◆ TASKS TO CARRY OUT
**1)** In the headlamp forum thread, what did Petzl always cite as the problem with using lithium AA batteries?
**2)** Using the headlamp forum thread, explain why hopkins says lithium AA batteries should not be used when the air is warm.
**3)** Resume the headlamp forum thread after its last post, in the same style.

◆ DOCUMENT TEXT
+---+

I don't like the white color though... I hope it will be available in black or green.


----------



## CampingLED (Jul 20, 2008)

Sounds interesting. Thanks for the find. :thumbsup: Hope they improved the heatsinking as well.


----------



## AlexSchira (Jul 21, 2008)

Hmm...I'm fine with my handful of Tikkas for biking and hiking, always marked off the MYO line as too much for too little, until the newest version with the upgraded LED where I thought about it for a bit. Now you're telling me they finally fixed the lithium issue, and have user-selected output instead of high-medium-low that blasts my night vision all the time? Now we're talking.


----------



## half-watt (Jul 21, 2008)

AlexSchira said:


> ...Now you're telling me they finally fixed the lithium issue, and have user-selected output instead of high-medium-low that blasts my night vision all the time? Now we're talking.



+1


----------



## ambientmind (Jul 21, 2008)

is it available for purchase anywhere?


----------



## fordwillman (Jul 21, 2008)

Now, if it is regulated, I will take 2. I dont even care if it is white!! I have been looking for quite some time for an outstanding headlamp, with a modern LED and similar features of handheld flashlights w/o much success. This looks very promising, but I am not holding my breath....what is it with HL makers???


----------



## greenLED (Jul 21, 2008)

fordwillman said:


> ...what is it with HL makers???


My guess is the HL market is more limited in size than the general flashlight market.

I would also like to see more manufacturers produce better headlamps.


----------



## Jaygnar (Jul 22, 2008)

greenLED said:


> My guess is the HL market is more limited in size than the general flashlight market.
> 
> I would also like to see more manufacturers produce better headlamps.




Me too! 
:twothumbs


----------



## half-watt (Jul 22, 2008)

fordwillman said:


> Now, if it is regulated, I will take 2...but I am not holding my breath....what is it with HL makers???




here's some thoughts to consider. YMMV.

https://www.candlepowerforums.com/posts/2552061#post2552061


----------



## fordwillman (Jul 25, 2008)

Does Petzl do this? Release into only select markets? Any more news about this HL?


----------



## hopkins (Jul 25, 2008)

Petzl always cited 'overheating the LED' as the problem with using lithium
AA batteries. Think that frigid winter temperatures would keep any of the existing Petzl headlamps from overheating with lithiums. Just don't use lithiums
when the air temp is warm - like in the loft of the ski hut where all the hot air has risen.


----------



## bigfoot (Jul 26, 2008)

Well it's about time! C'mon Petzl get that thing released already...

+---+

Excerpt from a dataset
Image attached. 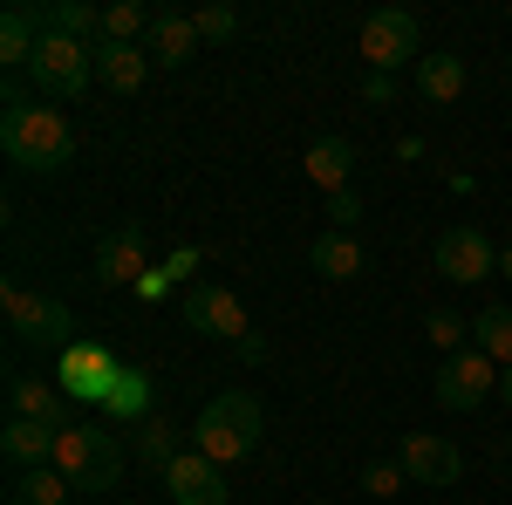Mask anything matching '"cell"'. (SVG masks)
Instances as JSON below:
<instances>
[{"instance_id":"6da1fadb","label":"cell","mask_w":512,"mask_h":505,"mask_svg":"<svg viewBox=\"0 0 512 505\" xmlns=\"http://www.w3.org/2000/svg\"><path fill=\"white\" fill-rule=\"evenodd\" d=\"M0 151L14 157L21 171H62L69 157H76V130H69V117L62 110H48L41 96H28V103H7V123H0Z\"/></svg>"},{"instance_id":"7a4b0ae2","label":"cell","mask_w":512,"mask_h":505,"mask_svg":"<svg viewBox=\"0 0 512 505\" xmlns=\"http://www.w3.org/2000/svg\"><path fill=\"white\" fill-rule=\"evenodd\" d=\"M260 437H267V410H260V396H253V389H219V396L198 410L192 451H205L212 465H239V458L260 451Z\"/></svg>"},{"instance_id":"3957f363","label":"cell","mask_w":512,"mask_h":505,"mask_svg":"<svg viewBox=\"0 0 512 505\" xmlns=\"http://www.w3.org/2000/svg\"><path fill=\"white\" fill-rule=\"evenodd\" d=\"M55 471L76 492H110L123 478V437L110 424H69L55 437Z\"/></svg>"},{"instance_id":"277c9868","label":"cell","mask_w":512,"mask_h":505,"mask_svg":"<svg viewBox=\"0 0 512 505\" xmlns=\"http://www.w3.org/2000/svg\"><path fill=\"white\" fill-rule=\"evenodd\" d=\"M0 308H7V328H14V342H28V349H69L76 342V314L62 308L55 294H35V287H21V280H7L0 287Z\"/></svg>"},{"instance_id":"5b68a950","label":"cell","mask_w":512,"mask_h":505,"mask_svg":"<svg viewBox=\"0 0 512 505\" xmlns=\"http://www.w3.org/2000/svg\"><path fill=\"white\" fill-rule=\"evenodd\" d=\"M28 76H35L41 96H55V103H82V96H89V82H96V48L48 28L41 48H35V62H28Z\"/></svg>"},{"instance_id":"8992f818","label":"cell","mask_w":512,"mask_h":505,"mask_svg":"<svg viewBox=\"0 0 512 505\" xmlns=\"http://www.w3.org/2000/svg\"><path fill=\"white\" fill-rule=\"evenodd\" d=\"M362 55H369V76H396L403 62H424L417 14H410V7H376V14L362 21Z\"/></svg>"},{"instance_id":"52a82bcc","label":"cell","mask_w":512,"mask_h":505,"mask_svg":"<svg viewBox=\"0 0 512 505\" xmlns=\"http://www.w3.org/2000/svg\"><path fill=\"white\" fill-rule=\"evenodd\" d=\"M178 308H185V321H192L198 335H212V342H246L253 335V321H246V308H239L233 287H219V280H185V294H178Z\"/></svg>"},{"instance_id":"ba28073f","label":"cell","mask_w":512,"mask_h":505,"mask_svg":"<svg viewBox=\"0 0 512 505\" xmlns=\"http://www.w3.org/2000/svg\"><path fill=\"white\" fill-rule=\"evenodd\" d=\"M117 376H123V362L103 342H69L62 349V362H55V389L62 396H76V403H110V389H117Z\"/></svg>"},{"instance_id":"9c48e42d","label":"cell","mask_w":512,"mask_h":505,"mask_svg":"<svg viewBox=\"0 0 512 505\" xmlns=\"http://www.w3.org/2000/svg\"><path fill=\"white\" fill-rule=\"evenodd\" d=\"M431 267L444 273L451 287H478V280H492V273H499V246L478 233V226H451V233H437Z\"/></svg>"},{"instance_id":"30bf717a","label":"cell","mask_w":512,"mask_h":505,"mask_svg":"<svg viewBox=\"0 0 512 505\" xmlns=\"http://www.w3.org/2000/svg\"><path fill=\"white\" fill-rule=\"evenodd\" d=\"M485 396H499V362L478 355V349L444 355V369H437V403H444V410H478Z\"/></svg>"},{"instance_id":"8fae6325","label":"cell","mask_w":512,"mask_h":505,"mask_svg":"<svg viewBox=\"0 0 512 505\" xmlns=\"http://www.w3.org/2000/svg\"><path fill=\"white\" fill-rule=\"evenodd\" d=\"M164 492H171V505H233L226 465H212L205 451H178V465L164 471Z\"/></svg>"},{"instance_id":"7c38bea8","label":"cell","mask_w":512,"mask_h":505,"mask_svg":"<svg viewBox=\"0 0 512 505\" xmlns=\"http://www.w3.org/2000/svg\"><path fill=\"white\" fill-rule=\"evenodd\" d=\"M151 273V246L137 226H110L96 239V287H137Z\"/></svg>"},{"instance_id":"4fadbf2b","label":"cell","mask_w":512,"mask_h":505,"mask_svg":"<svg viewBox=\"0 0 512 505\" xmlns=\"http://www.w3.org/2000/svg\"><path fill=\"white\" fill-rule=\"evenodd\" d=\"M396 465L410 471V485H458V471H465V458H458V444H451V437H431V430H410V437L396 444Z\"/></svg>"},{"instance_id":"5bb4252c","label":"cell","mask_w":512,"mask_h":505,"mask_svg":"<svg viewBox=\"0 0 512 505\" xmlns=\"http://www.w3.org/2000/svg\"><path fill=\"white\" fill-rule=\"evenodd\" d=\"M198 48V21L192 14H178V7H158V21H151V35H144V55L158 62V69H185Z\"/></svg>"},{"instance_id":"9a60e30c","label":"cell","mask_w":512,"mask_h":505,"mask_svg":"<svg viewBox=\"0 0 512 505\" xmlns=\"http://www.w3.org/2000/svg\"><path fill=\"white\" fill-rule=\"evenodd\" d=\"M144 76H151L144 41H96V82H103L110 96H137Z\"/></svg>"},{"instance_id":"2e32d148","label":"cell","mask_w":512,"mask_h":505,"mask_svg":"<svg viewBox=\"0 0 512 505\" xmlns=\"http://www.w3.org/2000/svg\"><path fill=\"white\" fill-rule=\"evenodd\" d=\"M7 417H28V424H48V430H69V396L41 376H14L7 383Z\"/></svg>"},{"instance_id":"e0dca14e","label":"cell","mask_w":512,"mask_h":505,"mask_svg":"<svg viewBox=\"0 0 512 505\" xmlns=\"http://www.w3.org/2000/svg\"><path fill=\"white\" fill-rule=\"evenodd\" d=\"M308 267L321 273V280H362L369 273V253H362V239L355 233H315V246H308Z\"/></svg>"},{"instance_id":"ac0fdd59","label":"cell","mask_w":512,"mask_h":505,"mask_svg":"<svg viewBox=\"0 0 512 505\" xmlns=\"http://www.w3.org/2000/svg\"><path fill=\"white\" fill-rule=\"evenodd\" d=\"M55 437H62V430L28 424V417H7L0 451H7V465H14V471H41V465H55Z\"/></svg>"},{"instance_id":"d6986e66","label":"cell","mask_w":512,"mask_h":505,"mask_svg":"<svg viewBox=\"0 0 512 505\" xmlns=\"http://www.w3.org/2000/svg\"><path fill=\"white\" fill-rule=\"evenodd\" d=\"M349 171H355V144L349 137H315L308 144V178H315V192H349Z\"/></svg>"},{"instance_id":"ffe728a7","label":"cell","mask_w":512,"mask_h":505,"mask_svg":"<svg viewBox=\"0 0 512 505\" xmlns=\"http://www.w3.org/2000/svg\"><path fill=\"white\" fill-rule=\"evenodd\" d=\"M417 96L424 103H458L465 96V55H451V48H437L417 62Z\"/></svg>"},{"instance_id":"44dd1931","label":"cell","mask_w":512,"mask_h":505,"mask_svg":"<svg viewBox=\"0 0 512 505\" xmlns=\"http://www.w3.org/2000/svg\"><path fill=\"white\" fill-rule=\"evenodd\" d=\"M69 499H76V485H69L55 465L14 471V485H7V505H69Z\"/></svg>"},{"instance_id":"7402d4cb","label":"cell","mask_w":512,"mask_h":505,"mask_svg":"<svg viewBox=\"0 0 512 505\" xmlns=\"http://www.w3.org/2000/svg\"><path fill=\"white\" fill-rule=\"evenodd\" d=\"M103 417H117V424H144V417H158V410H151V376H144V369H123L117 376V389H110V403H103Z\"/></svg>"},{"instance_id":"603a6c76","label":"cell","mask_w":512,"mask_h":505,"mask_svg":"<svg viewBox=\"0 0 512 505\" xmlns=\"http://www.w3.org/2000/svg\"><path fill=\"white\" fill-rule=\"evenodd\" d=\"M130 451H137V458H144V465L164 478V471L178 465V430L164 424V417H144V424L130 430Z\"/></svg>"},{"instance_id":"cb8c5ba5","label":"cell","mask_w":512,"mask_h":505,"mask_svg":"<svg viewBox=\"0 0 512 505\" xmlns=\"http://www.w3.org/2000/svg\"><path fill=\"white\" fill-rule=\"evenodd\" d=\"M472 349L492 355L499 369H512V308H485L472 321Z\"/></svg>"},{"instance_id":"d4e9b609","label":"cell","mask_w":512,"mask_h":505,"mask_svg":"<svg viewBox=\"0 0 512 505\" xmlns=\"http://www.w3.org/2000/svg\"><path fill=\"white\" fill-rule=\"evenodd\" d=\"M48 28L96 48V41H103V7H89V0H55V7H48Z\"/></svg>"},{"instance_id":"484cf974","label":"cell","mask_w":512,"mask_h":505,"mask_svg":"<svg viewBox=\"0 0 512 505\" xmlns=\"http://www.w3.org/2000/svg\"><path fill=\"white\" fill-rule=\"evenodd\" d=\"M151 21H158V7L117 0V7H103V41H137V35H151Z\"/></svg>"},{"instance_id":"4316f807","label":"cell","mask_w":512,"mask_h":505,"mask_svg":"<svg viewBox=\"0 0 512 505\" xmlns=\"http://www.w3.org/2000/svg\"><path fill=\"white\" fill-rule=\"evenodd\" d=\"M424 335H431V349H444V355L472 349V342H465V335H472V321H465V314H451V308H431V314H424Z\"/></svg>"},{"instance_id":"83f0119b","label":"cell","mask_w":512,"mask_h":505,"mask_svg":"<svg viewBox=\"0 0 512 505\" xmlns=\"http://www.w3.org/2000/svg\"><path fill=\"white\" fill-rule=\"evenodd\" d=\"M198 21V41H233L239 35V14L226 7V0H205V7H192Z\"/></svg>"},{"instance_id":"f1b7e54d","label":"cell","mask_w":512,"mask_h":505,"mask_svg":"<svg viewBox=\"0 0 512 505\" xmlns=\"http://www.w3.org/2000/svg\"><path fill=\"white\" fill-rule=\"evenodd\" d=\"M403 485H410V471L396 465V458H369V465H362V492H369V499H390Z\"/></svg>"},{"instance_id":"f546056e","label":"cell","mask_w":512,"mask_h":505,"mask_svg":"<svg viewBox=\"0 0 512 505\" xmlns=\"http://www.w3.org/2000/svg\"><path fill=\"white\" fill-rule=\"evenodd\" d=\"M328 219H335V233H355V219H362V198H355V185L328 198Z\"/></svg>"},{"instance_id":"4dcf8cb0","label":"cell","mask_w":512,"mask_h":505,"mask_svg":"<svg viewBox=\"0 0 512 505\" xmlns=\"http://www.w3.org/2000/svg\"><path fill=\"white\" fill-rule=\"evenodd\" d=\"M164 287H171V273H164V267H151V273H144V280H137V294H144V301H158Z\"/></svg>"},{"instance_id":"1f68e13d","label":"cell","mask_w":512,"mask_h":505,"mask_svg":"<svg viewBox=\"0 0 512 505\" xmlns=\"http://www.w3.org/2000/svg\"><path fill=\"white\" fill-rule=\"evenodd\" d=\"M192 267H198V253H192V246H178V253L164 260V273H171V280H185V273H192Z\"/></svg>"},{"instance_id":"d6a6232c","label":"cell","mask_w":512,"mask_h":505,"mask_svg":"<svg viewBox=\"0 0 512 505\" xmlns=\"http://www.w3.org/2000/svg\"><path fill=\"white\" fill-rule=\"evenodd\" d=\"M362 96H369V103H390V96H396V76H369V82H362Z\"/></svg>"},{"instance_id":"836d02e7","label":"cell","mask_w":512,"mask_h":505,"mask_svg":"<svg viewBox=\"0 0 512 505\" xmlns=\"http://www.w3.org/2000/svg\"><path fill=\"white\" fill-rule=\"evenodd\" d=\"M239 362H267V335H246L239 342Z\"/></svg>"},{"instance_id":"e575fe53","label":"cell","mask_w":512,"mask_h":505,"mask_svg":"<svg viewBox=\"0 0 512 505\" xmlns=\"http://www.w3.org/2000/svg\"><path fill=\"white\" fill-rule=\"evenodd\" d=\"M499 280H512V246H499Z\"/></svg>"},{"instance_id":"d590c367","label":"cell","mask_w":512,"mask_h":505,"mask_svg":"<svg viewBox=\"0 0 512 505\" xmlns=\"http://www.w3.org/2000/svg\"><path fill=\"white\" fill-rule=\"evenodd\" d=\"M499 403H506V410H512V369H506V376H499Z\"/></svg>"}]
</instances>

+---+

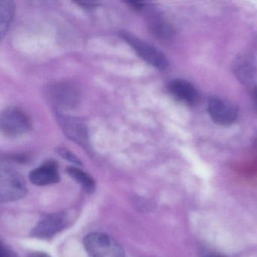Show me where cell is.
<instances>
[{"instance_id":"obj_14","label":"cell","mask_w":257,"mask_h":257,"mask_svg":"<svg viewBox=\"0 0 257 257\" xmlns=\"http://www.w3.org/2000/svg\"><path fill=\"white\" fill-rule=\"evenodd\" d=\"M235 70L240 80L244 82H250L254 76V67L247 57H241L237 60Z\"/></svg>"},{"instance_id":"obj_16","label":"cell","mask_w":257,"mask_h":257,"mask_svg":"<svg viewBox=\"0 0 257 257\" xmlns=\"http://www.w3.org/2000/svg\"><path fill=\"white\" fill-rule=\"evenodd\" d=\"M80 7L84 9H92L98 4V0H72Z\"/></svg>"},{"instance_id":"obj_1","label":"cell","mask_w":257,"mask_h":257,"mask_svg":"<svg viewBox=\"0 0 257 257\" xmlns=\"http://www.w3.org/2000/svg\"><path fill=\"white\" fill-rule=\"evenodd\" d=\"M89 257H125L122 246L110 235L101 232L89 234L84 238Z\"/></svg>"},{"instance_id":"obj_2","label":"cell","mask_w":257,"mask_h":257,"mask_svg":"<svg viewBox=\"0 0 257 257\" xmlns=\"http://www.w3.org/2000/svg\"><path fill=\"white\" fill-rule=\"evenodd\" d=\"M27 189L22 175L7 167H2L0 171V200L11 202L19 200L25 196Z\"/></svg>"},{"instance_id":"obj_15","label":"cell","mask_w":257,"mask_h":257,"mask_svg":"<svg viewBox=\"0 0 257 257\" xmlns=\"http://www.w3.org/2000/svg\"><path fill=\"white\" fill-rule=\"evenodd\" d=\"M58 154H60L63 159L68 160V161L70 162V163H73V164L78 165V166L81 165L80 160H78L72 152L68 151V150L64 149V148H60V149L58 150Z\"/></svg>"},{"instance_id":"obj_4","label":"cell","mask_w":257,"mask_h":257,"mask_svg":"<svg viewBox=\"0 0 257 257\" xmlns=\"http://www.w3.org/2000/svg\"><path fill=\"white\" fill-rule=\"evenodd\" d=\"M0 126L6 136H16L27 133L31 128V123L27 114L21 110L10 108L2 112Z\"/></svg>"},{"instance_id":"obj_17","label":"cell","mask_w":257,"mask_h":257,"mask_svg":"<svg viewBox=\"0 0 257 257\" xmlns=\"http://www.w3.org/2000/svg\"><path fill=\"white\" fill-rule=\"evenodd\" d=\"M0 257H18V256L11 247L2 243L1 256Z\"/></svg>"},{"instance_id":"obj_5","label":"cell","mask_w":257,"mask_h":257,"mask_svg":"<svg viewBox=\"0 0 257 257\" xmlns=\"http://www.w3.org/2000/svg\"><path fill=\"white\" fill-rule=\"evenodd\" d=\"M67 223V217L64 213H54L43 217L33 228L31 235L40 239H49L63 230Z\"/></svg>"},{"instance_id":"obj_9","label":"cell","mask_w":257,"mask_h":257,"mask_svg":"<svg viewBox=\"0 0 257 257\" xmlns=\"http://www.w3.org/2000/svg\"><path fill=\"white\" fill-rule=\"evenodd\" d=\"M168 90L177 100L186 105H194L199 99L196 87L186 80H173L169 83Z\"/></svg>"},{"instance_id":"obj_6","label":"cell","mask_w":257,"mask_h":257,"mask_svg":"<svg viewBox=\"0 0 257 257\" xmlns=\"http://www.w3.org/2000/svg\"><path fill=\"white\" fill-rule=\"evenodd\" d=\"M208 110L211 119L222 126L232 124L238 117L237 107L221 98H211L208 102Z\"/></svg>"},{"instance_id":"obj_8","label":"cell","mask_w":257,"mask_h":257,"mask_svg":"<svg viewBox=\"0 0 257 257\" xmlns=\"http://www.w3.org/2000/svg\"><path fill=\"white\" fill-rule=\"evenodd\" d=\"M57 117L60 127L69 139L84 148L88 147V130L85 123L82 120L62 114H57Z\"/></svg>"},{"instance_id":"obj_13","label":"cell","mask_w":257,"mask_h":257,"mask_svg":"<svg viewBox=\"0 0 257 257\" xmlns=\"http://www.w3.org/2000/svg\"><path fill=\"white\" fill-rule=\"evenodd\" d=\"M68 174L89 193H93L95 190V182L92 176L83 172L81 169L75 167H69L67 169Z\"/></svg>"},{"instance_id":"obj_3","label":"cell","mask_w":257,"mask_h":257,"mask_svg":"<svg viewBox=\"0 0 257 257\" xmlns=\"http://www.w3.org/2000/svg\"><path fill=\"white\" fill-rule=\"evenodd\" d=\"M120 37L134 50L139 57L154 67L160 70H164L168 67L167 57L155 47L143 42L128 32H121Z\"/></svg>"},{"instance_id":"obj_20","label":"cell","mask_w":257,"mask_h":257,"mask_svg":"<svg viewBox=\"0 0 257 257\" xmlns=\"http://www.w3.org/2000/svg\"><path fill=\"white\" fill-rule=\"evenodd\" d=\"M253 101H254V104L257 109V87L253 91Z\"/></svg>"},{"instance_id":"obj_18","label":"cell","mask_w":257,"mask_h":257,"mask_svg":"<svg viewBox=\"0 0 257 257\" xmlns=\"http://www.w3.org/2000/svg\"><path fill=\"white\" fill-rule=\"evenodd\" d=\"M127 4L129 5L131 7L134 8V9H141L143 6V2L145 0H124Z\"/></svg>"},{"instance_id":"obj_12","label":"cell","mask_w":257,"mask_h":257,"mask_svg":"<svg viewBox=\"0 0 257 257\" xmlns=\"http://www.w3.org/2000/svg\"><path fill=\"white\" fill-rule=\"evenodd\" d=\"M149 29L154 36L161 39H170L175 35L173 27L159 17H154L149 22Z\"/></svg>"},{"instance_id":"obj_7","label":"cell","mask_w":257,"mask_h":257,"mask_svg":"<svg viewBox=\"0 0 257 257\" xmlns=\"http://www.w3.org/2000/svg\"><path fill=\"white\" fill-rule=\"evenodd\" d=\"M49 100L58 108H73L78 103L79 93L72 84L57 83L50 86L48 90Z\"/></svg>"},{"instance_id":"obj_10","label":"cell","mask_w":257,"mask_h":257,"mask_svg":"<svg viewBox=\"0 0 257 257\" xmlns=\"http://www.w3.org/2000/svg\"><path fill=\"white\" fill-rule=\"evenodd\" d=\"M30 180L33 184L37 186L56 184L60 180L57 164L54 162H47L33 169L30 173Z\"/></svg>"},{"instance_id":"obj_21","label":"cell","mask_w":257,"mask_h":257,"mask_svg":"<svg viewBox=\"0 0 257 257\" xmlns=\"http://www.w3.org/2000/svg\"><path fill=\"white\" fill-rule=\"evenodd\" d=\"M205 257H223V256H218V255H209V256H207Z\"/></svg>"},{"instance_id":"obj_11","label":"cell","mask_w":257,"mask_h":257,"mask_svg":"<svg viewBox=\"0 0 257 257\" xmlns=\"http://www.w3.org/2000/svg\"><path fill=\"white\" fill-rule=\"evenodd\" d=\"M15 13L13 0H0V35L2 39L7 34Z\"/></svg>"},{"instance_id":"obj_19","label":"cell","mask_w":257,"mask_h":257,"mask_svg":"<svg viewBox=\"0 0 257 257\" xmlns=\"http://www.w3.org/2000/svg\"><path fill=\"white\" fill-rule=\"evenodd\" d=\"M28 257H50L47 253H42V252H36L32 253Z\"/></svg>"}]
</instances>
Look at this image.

+---+

◆ EXERCISE RESULTS
**1)** Overheating the LED.

**2)** Petzl cited overheating the LED as the problem with lithium AA batteries. hopkins thinks frigid winter temperatures would keep existing Petzl headlamps from overheating with lithiums. Warm air, as in the loft of a ski hut where hot air has risen, would not give that protection.

**3)**
----------



## AlexSchira (Jul 26, 2008)

http://www.schneiderwelt.de/wordpress/?p=251

More detailed page on the thing. Ten light levels plus three strobe modes to program in for the three levels, plus a 160 lumen boost mode. Lithium is confirmed, regulation is implied though the translation is fuzzy.


----------



## CampingLED (Jul 26, 2008)

AlexSchira said:


> http://www.schneiderwelt.de/wordpress/?p=251
> 
> More detailed page on the thing. Ten light levels plus three strobe modes to program in for the three levels, plus a 160 lumen boost mode. Lithium is confirmed, regulation is implied though the translation is fuzzy.


 
The difference between Nr 9, 10 & boost does not look right?

Nr9 85Lumen 72m
Nr10 140Lumen 77m
Boost 160Lumen 97m

If nr10 was 100 Lumen it would be more in line.


----------



## Szemhazai (Jul 31, 2008)

Ehh, it looks nice, but they still don’t made the backplate from alloy


----------



## monkeyboy (Aug 1, 2008)

If I had read this sooner I probably wouldn't have gone out and bought an XP yesterday  Oh well, in true flashaholic mentality; it can't hurt to have both :devil:

One thing I really don't like about the XP is; when the diffuser lens is in the down position (not being used) a small amount of light backwashes into your eyes through the tab on the diffuser which is very distracting. I hope the RXP has solved this issue but from the picture it doesn't look as if they have.


----------



## Daniel_sk (Aug 1, 2008)

Interesting. Well you can paint the tab with black paint maybe?


----------



## monkeyboy (Aug 1, 2008)

Daniel_sk said:


> Interesting. Well you can paint the tab with black paint maybe?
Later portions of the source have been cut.